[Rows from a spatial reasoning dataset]
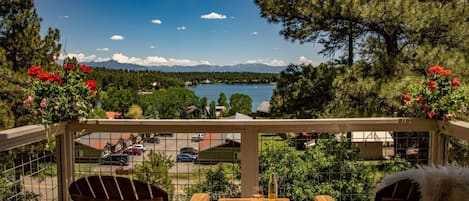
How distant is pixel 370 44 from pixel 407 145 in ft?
16.7

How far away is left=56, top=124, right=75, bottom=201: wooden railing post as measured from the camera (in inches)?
116

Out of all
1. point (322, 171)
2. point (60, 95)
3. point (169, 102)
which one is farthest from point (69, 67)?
point (169, 102)

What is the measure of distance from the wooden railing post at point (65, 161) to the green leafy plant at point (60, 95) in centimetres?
17

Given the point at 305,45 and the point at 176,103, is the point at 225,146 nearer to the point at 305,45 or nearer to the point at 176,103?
the point at 176,103

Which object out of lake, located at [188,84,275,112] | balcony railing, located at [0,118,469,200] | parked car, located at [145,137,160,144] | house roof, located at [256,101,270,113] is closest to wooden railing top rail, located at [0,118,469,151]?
balcony railing, located at [0,118,469,200]

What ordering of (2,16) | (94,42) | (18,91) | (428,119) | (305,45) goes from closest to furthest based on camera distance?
(428,119) → (18,91) → (2,16) → (305,45) → (94,42)

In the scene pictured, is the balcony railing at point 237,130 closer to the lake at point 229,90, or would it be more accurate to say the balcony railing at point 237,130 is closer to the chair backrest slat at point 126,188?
the chair backrest slat at point 126,188

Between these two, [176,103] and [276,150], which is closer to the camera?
[276,150]

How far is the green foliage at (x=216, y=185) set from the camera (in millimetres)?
3037

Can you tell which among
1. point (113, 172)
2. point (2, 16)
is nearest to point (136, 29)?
point (2, 16)

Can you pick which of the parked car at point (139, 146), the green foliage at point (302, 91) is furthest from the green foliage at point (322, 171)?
the green foliage at point (302, 91)

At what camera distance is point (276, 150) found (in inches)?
119

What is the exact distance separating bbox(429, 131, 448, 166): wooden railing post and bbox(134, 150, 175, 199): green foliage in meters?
2.08

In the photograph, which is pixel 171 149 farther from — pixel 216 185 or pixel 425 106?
pixel 425 106
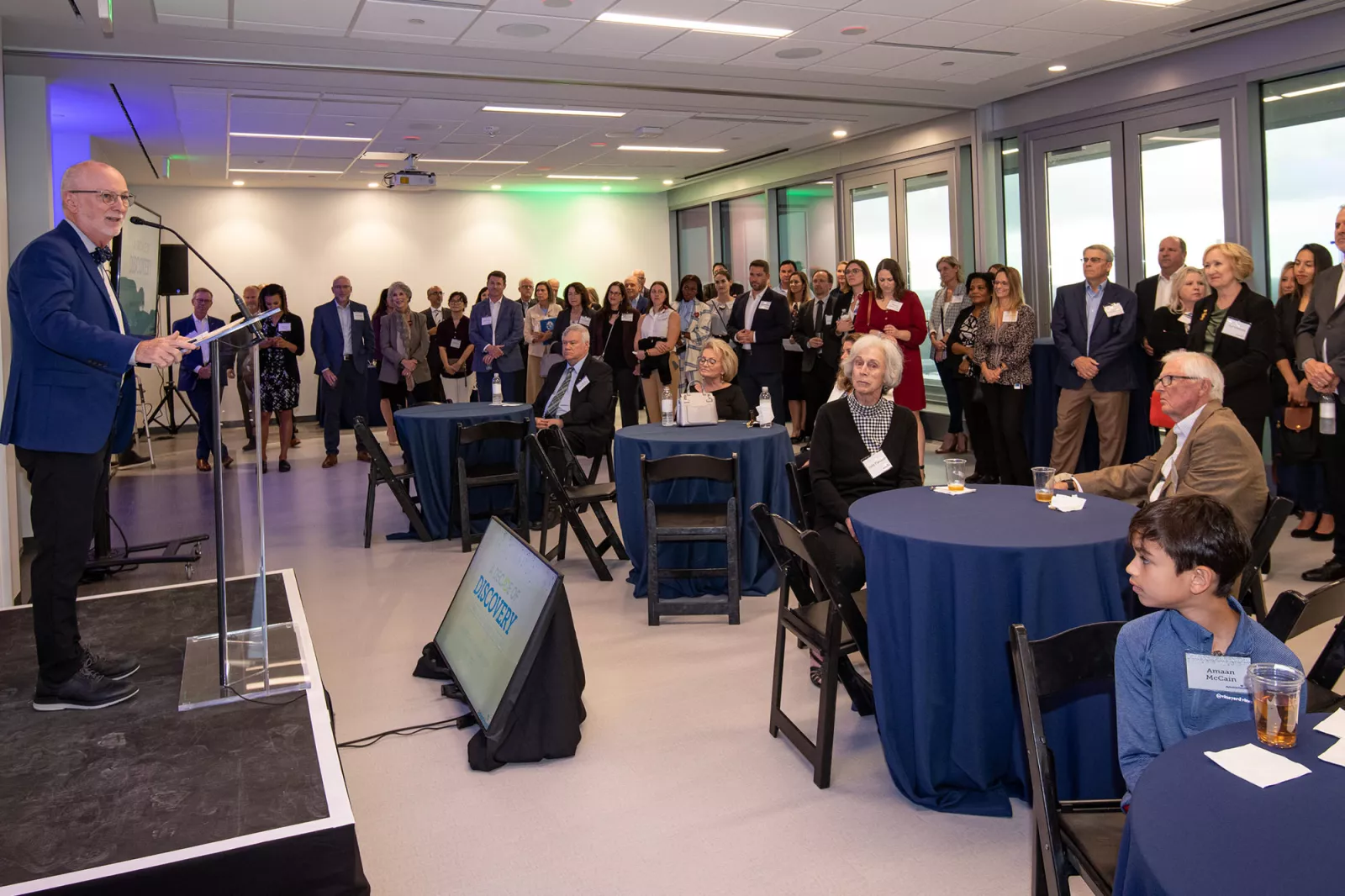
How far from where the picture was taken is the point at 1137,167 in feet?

▶ _WRITTEN INSTRUCTION_
Turn the records above into a JSON list of strings with one string per line, skipping blank lines and leaving out the pictures.

▶ _TASK SOLUTION_
[
  "How distant is pixel 370 44 from pixel 407 145 in ft?",
  "16.7",
  "How far away is left=56, top=124, right=75, bottom=201: wooden railing post as measured from the camera (in inches)?",
  "116",
  "Out of all",
  "1. point (322, 171)",
  "2. point (60, 95)",
  "3. point (169, 102)",
  "which one is farthest from point (69, 67)?",
  "point (169, 102)",
  "What is the measure of distance from the wooden railing post at point (65, 161) to the green leafy plant at point (60, 95) in centimetres?",
  "17",
  "Given the point at 305,45 and the point at 176,103, is the point at 225,146 nearer to the point at 305,45 or nearer to the point at 176,103?",
  "the point at 176,103",
  "Which object out of lake, located at [188,84,275,112] | balcony railing, located at [0,118,469,200] | parked car, located at [145,137,160,144] | house roof, located at [256,101,270,113] is closest to wooden railing top rail, located at [0,118,469,151]?",
  "balcony railing, located at [0,118,469,200]",
  "What ordering of (2,16) | (94,42) | (18,91) | (428,119) | (305,45) goes from closest to furthest based on camera distance?",
  "(428,119) → (18,91) → (2,16) → (305,45) → (94,42)",
  "In the scene pictured, is the balcony railing at point 237,130 closer to the lake at point 229,90, or would it be more accurate to say the balcony railing at point 237,130 is closer to the chair backrest slat at point 126,188?",
  "the chair backrest slat at point 126,188",
  "Between these two, [176,103] and [276,150], which is closer to the camera?",
  "[276,150]",
  "How far is the green foliage at (x=216, y=185) set from the camera (in millimetres)?",
  "3037",
  "Can you tell which among",
  "1. point (113, 172)",
  "2. point (2, 16)",
  "is nearest to point (136, 29)?",
  "point (2, 16)",
  "Can you pick which of the parked car at point (139, 146), the green foliage at point (302, 91) is furthest from the green foliage at point (322, 171)?",
  "the green foliage at point (302, 91)",
  "At what camera distance is point (276, 150) found (in inches)?",
  "119",
  "What is the exact distance separating bbox(429, 131, 448, 166): wooden railing post and bbox(134, 150, 175, 199): green foliage in meters?",
  "2.08",
  "In the photograph, which is pixel 171 149 farther from — pixel 216 185 or pixel 425 106?",
  "pixel 425 106",
  "How far from where the picture was taken is the point at 1137,167 in feet?"
]